Assigned task: Look for the word "Increment" in the entries and copy each line where it appears.

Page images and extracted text
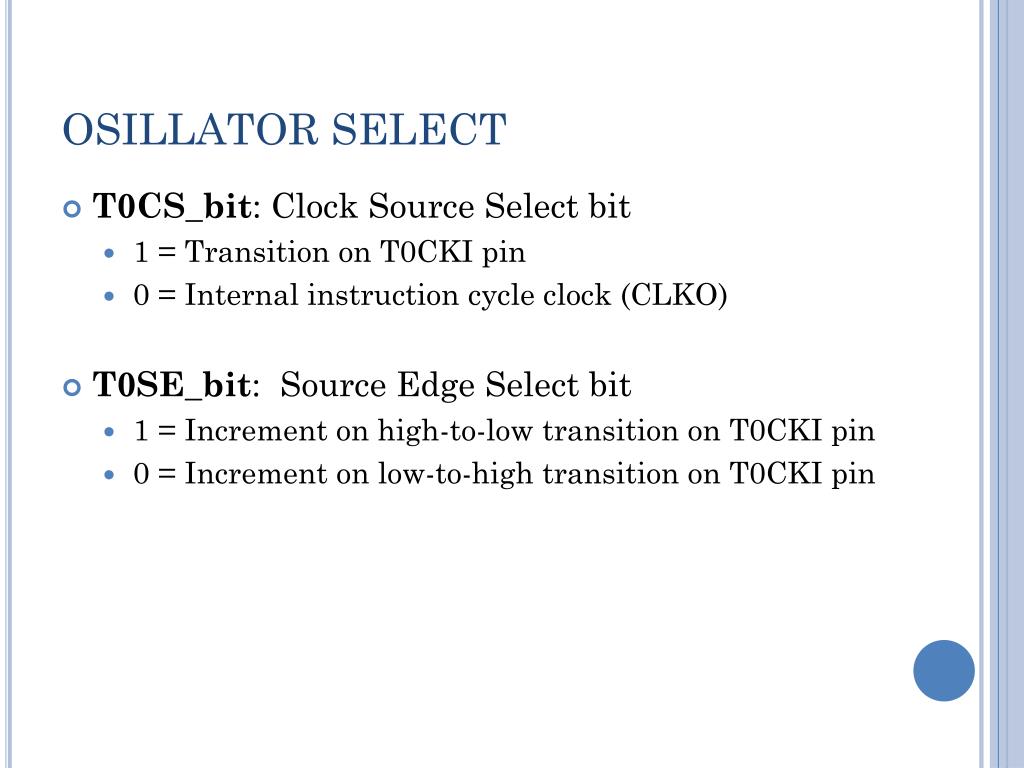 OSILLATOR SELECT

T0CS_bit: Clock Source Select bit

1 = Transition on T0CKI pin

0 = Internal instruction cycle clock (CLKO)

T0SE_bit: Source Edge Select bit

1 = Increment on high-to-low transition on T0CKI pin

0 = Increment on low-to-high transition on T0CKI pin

Solved problem:
1 = Increment on high-to-low transition on T0CKI pin
0 = Increment on low-to-high transition on T0CKI pin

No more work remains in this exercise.